Do you know of any good resources for work exploring optimality and generality proofs for practical unsupervised learners?
Yes. There were a couple of DL theory papers in the last year or so that generated some excitement on r/machinelearning:
“Provable bounds for learning some deep representations.”
“On the computational efficiency of training neural networks.”
I’m not a huge fan of hard theory and optimality proofs, but even I found the first paper in particular somewhat insightful.
Machine learning was somewhat obsessed with formal theory (provable bounds, convex learning, etc) in the last decade, and I believe it held back progress.
The problem is that to prove any hard results, you typically have to simplify the model down to the point at which it loses all relevance to solving real world problems.
The recent advances in deep learning come in part from the scruffies/experimental researchers saying “screw hard theory” and just forging ahead, and also in part from advances in informal theoretical understanding (what one may call wisdom rather than math). The work of Bengio and Hinton in particular is rich with that kind of wisdom.
In particular see this comment from hinton, and a related comment here from Bengio.

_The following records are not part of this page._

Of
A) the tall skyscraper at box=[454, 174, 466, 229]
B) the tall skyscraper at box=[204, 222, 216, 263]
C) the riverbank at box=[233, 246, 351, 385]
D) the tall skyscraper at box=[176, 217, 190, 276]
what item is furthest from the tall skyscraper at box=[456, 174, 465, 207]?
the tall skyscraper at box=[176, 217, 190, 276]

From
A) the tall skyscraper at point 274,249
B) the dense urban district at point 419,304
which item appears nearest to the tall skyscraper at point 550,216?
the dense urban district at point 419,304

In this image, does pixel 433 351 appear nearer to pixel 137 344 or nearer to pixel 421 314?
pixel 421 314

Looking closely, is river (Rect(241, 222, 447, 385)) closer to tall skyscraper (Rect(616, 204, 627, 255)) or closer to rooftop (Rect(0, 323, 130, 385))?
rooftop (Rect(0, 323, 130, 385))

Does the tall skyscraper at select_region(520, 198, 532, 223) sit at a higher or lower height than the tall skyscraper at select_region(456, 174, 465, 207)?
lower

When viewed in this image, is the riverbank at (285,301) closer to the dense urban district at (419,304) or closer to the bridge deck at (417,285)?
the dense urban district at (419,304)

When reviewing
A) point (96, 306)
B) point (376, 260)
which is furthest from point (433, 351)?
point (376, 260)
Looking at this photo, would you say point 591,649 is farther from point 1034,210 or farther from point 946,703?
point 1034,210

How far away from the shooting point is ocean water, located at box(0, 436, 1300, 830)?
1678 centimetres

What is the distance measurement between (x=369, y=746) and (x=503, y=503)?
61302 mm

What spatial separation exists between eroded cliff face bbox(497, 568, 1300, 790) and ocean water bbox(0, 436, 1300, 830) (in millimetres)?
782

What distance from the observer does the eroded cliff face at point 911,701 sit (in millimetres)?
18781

The recent advances in deep learning come in part from the scruffies/experimental researchers saying “screw hard theory” and just forging ahead
Yeah I get that vibe. But ultimately I’m looking into this because I want to understand the top-down picture, not because of specific applications (Well, integrating logical uncertainty with induction would be nice, but if that works it’s more of a theoretical milestone than an application). Research on neural networks is actually more specific than what I want to read right now, but it looks like that’s what’s available :P (barring a literature search I should do before reading more than a few NN papers)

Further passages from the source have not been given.